[Directions]:
Please extract the passage of the match review that begins at "One minor gripe" and ends after "twenty consecutive chops.".

Dang, this rules every bit as much as their previous matches! It's sad that these guys go out their everyweek, kill themselves for OUR enjoyment, and yet, still, the company doesn't give a crap about them. There is an upside to this, however - not caring about them means that they don't get restricted to the usual "WWE style". They can go out there, mess some shit up, pop the crowd, have a great match and go home happy. Well, WE go home happy, I doubt they do after the nutty bumps they take.


They go at a slower pace than their previous bouts here - they know that they're getting the time that they didn't have in those encounters, so it allows for better pacing. This is evident when London teases a dive early on in the match, only to hit it at a later point. He went for the same dive (somersault plancha) in one of he earlier battles between these two. This time, however, Akio has it scouted, and manages to regroup before London can hit it. He isn't prepared for the second attempt later in the match, though, when London DOES connect with the flip.


It's nice that the crowd is with them from the start here, unlike previously when they had to win them over (not that that is really a bad thing). It translates well to the wrestlers, who seem to give that little bit extra with the hotter crowd on their side. London's stomps just seem to make more sense when the crowd is actually clapping along, rather than sitting on their hands, ya know?


One minor gripe with this is the lack of throwbacks to the other matches in the series - I thought when London went for the double axe handle that they were going to play into a nice nearfall or counter off the top rope DDT in match number two, but that didn't happen. I'd have liked to have seen some stuff like this, but there is always room for more matches in the future and, hey like I said, it's only a minor gripe, and it'd e harsh to really criticise them for anything here.


The chop-fest is awesome, and is similar, again, to the one we saw in match number two. That time they went in to a kicking frenzy, whilst here, London gains the upper hand and proceeds to burn Akio's chest with about twenty consecutive chops.


You get the feeling that as much as this breaks from the usual company style constraints, it's still being held back just a little bit. The neck and head work from Akio is good, and gives him an obvious traget and focus point for the rest of the match, however, it's as if he's not doing all that he can do. He makes the chinlock work more than most guys on the roster can, but ot would have been nice to see a little more variety in the submissions - maybe a Dragon Sleeper as a nice nod to the country that they're in?


The tease of the steel steps bump is as nice as the fake dive - early in the match, Akio backdrops London over the ropes, only to see him land on the apron and come back with a headscissors from the apron. Later in the match, Akio manages to add a little extra power to the backdrop, and this time London can't hold on. The result is the insanely dangerous, yet really fuckin' cool, crash into the steel steps that should be enough to warrant a coffin for Paul. Yet still he goes on. Because he's Paul London, and he really, really rules. More than you, in fact.

(Scene-based reasoning listing)
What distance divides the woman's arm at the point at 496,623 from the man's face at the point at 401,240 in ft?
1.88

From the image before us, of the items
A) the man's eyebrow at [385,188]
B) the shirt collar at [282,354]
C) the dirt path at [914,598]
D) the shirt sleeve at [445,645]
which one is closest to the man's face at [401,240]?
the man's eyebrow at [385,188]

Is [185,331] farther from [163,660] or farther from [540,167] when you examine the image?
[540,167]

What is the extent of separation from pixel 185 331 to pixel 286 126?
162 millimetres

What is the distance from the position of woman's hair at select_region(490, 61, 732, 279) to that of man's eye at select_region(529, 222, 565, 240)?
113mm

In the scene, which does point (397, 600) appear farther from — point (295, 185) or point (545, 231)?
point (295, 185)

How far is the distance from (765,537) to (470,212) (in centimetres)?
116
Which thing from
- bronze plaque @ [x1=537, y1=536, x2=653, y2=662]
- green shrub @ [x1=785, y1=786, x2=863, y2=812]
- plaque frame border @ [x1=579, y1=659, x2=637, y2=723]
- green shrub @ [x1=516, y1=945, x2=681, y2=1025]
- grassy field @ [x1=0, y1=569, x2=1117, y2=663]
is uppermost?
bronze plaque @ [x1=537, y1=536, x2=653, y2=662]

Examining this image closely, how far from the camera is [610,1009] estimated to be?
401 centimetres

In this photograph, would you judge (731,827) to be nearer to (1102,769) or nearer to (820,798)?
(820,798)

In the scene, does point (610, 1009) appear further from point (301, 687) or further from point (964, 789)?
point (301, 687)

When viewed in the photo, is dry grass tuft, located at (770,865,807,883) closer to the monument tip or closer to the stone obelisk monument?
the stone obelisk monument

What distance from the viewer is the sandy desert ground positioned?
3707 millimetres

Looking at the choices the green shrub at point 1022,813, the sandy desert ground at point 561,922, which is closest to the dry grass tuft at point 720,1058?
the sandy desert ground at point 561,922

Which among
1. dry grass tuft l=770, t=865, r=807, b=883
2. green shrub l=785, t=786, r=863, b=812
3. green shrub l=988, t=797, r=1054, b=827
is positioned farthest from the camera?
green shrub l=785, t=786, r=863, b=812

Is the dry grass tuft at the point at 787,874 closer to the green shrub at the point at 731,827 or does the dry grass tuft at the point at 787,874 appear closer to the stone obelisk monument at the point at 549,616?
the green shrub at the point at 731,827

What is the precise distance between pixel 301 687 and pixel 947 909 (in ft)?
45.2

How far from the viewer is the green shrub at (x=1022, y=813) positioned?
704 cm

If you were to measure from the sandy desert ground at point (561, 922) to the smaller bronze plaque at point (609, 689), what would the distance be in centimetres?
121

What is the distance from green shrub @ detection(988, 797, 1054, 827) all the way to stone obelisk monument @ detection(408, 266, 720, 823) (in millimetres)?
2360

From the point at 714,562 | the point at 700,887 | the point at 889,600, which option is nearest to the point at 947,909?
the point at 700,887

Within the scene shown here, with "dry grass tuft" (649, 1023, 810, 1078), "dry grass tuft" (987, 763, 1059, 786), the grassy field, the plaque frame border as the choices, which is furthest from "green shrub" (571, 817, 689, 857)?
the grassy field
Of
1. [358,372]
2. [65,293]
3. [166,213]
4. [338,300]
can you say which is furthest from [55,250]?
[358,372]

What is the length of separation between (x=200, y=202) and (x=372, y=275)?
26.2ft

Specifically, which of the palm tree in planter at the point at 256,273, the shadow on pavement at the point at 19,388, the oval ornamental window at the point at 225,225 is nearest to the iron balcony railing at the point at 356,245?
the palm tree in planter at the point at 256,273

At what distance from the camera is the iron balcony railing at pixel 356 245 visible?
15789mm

[Exercise output]:
One minor gripe with this is the lack of throwbacks to the other matches in the series - I thought when London went for the double axe handle that they were going to play into a nice nearfall or counter off the top rope DDT in match number two, but that didn't happen. I'd have liked to have seen some stuff like this, but there is always room for more matches in the future and, hey like I said, it's only a minor gripe, and it'd e harsh to really criticise them for anything here.


The chop-fest is awesome, and is similar, again, to the one we saw in match number two. That time they went in to a kicking frenzy, whilst here, London gains the upper hand and proceeds to burn Akio's chest with about twenty consecutive chops.